Please note that tax, investment, pension and ISA rules can change and the information and any views contained in this article may now be inaccurate.
The UK and global trusts beating the market
The simple option for investors these days is to choose a tracker fund which mirrors a certain part of the market. Therefore, actively managed funds really need to add value and deliver market-beating returns if they are to convince investors not to go for the easy option of a tracker fund.
All products classified as investment trusts are actively managed funds and there are certain areas which have a solid track record of adding value.
Shares has found that all nine investment trusts in the UK All Companies sector have beaten the market (as measured by the FTSE All-Share index) on a five year-basis. The returns vary between approximately 50% and 98% versus around 34% from the FTSE All-Share.
In the global equity category, 13 out of 17 investments trusts have beaten the MSCI World index which is typically used as the benchmark. Of the four laggards, two have changed (or are about to change) managers in recent years which goes to show how investment trusts have the advantage of having a board of directors who can try something new if performance isn’t up to scratch.
In the UK All Companies sector, the top performer on a five-year basis is Artemis Alpha Trust (ATS) which focuses on growth-orientated businesses, many of whom pay growing dividends. A 98% return over that period is nearly three times better than the market.
Interestingly, the investment trust’s five-year performance is better than its 10-year return of 92%. It underwent a strategic review in 2018 after going through a bad patch thanks to large exposure to small energy stocks just as oil prices crashed. A new manager was appointed, and fresh thinking has helped to revive the trust.
On a 10-year basis, the best performer in the UK All Companies sector is Henderson Opportunities Trust (HOT) with a 348% return.
Looking at the global investment trust sector, Baillie Gifford-managed Scottish Mortgage Investment Trust (SMT) is the best five-year and 10-year performer, returning 375% and 1,211% respectively.
At 0.34%, it has one of the lowest ongoing charges of all active funds. However, the trust is prone to higher levels of volatility as witnessed earlier this year. This is in part due to its decision to invest in privately-owned companies as well as ones which trade on a stock market.
The second-best performer in the global equities sector with a 164% return over five years is Monks Investment Trust (MNKS) which is also managed by Baillie Gifford.
It seeks to invest in companies whose growth prospects are under-appreciated by the market and where there is a greater than a 30% probability of doubling shareholder funds over a five-year period.
Recent performance has been boosted by strong returns from electric vehicle maker Tesla, Singapore-based consumer internet company Sea Limited and drugs firm Moderna.
Why are investment trusts appealing?
Unlike unit trusts and open-ended investment companies, investment trusts have a fixed number of shares which can be bought and sold. As their price is determined by the market, investment trust can trade at a premium or discount to the value of their assets.
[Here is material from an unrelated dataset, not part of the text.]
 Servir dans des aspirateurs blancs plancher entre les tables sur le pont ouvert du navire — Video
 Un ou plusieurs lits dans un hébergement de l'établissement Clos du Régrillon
Investment trusts benefit from their ability to smooth dividends. In marked contrast to open ended funds, investment trusts can keep up to 15% of their dividend income in reserves each year rather than paying it all out immediately.
In difficult times, should any portfolio holdings cut their dividends, the trust can still maintain a consistent dividend payment to its shareholders by dipping into its reserves.
The closed-ended structure of investment trusts also enables the fund manager to adopt a longer-term investment approach, because they do not have to sell assets to pay for investors who wish to exit the fund.